GM seeks SUV tariff exemption from Trump
General Motors asked the Trump administration to exclude its China-built Buick Envision from import tariffs, saying they would harm the company’s ability to compete in the U.S. luxury sport utility vehicle market.
GM sold 210,000 Envisions in China last year and just 42,000 in the U.S. — not enough deliveries in its domestic market to support a U.S. manufacturing plant. But the model is still needed to field a complete lineup and take on the likes of Audi, Lexus and Mercedes-Benz, the carmaker said in a July 30 letter to U.S. Trade Representative Robert Lighthizer.
“In order to have that vehicle available in the U.S. market, this is the only way that that can work for us,” GM President Dan Ammann told reporters Friday at an event in Detroit.
President Donald Trump’s administration said in June that it planned to impose 25 percent duties on Chinese products including motor vehicles, which could boost the price of a $31,995 Envision by about $8,000. Trade tensions have kept escalating since then, with Beijing announcing a list Friday of $60 billion worth of U.S. imports on which it plans to apply tariffs if Trump follow through on his latest threats.
Carmakers across the world, from Germany’s BMW to Hyundai Motor Co. of South Korea, have separately urged Trump not to impose higher duties on imported cars in general under a Commerce Department investigation of whether they pose national security risks.

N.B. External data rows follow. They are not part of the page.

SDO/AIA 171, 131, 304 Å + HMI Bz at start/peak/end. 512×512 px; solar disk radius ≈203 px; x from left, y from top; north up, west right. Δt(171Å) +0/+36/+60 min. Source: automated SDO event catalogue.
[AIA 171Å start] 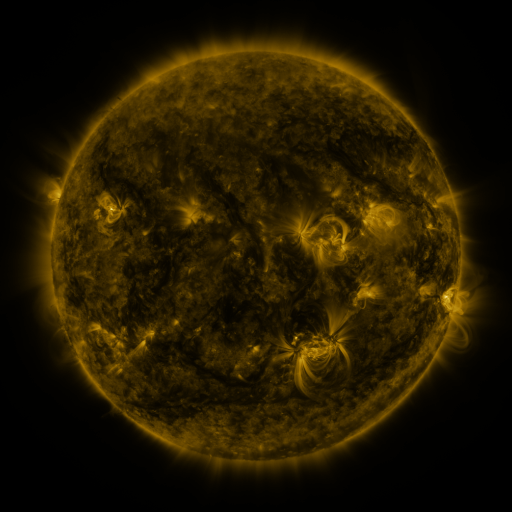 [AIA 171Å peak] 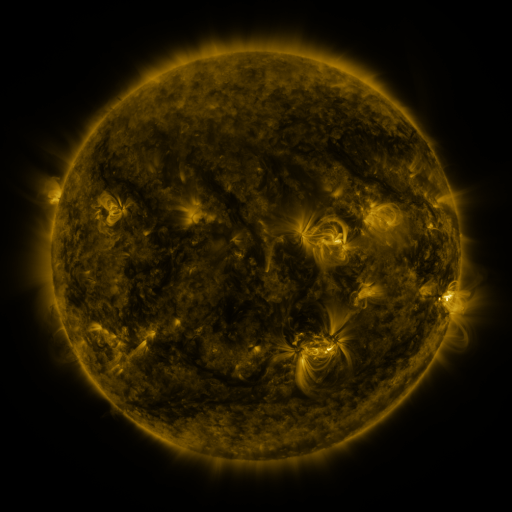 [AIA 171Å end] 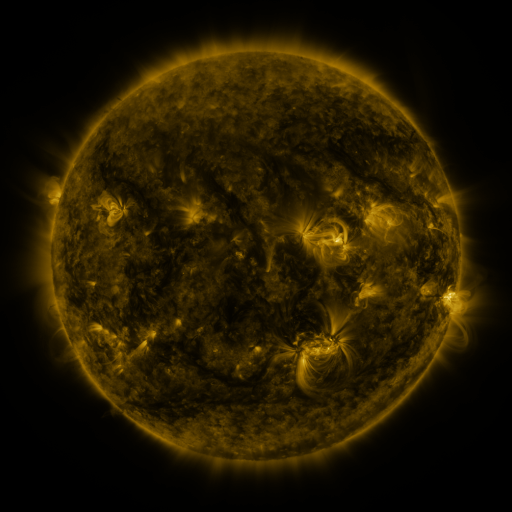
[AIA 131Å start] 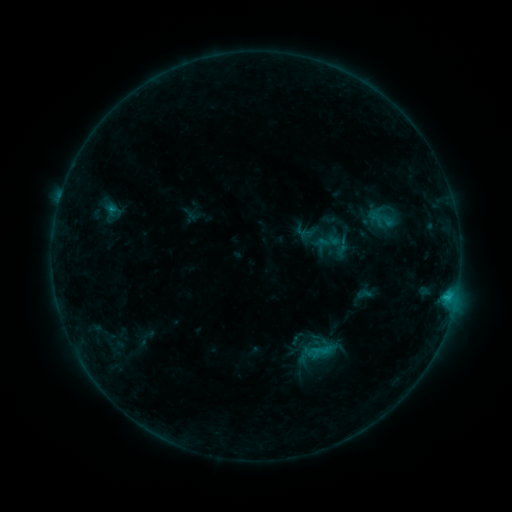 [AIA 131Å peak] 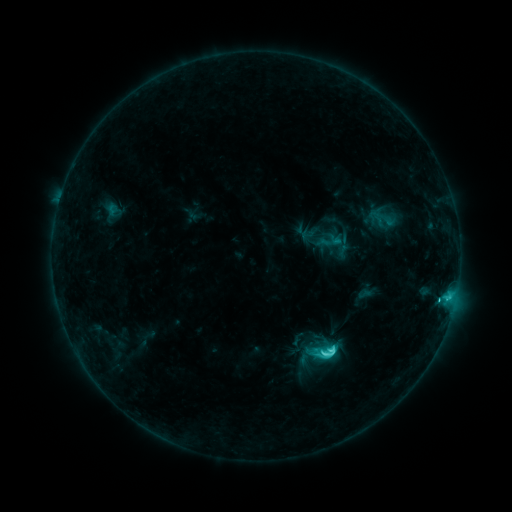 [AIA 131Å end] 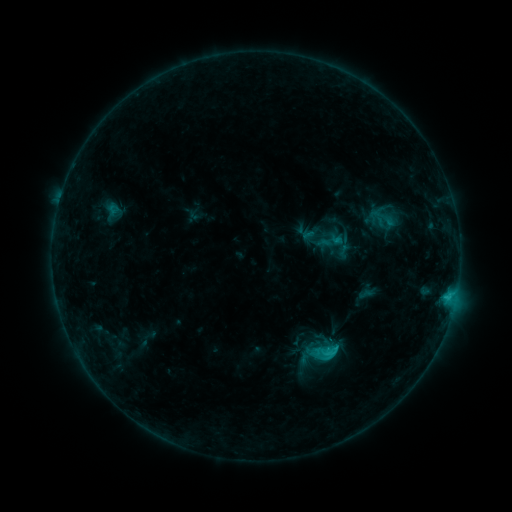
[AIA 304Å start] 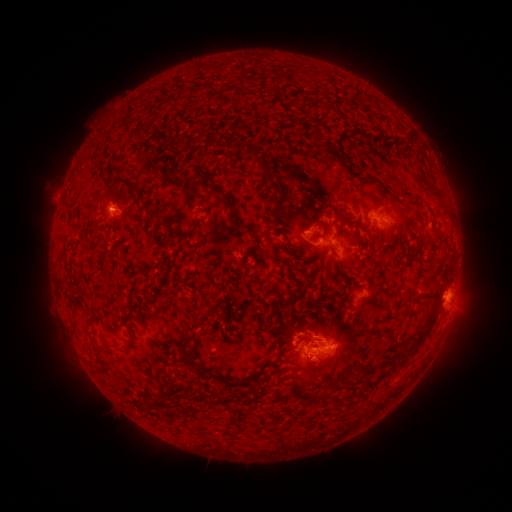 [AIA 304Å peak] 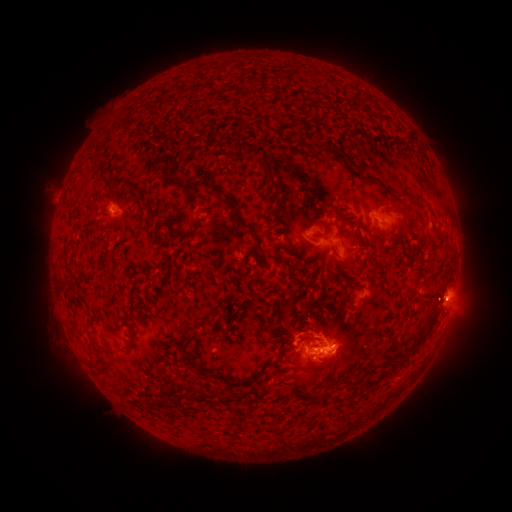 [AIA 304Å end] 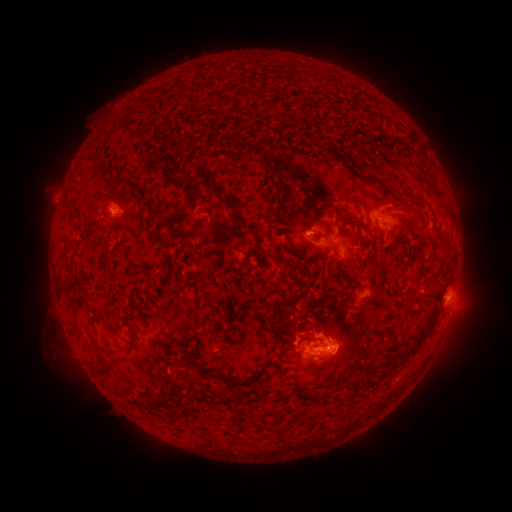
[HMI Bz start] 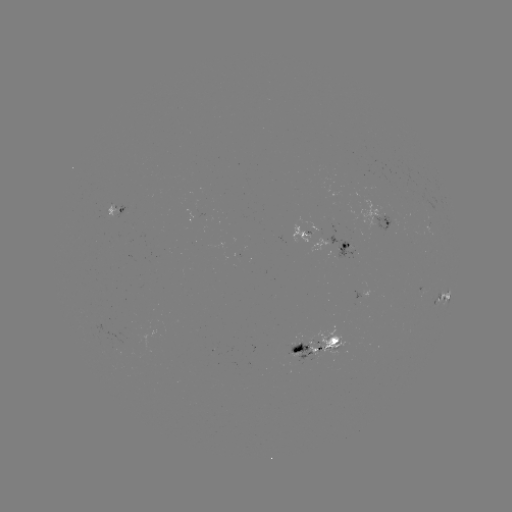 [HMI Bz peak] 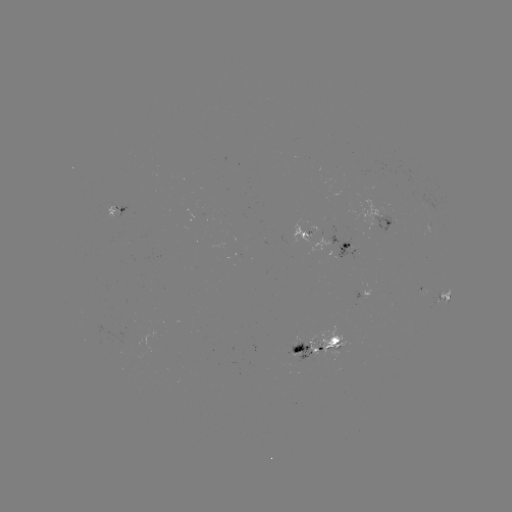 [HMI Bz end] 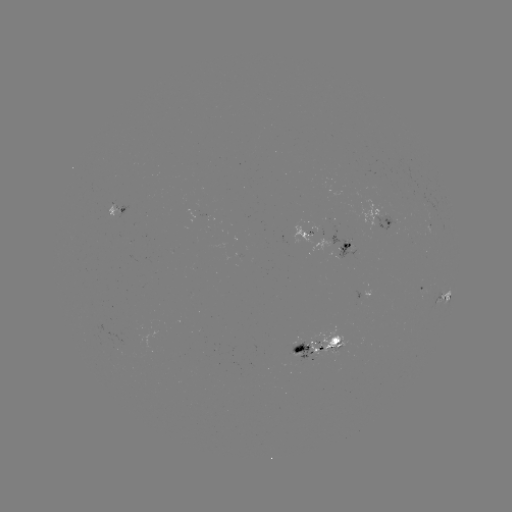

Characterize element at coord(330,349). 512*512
C4.5 flare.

GM itself warned in June it might shrink U.S. operations and cut jobs if bigger levies are implemented.
“While the volume of Envisions sold in the U.S. is small, it is strategically important and essential to the Buick brand,” Craig Glidden, GM’s general counsel, said in the company’s request for exclusion. “A 25 percent tariff on the Envision may eliminate the vehicles from Buick’s U.S. offerings.”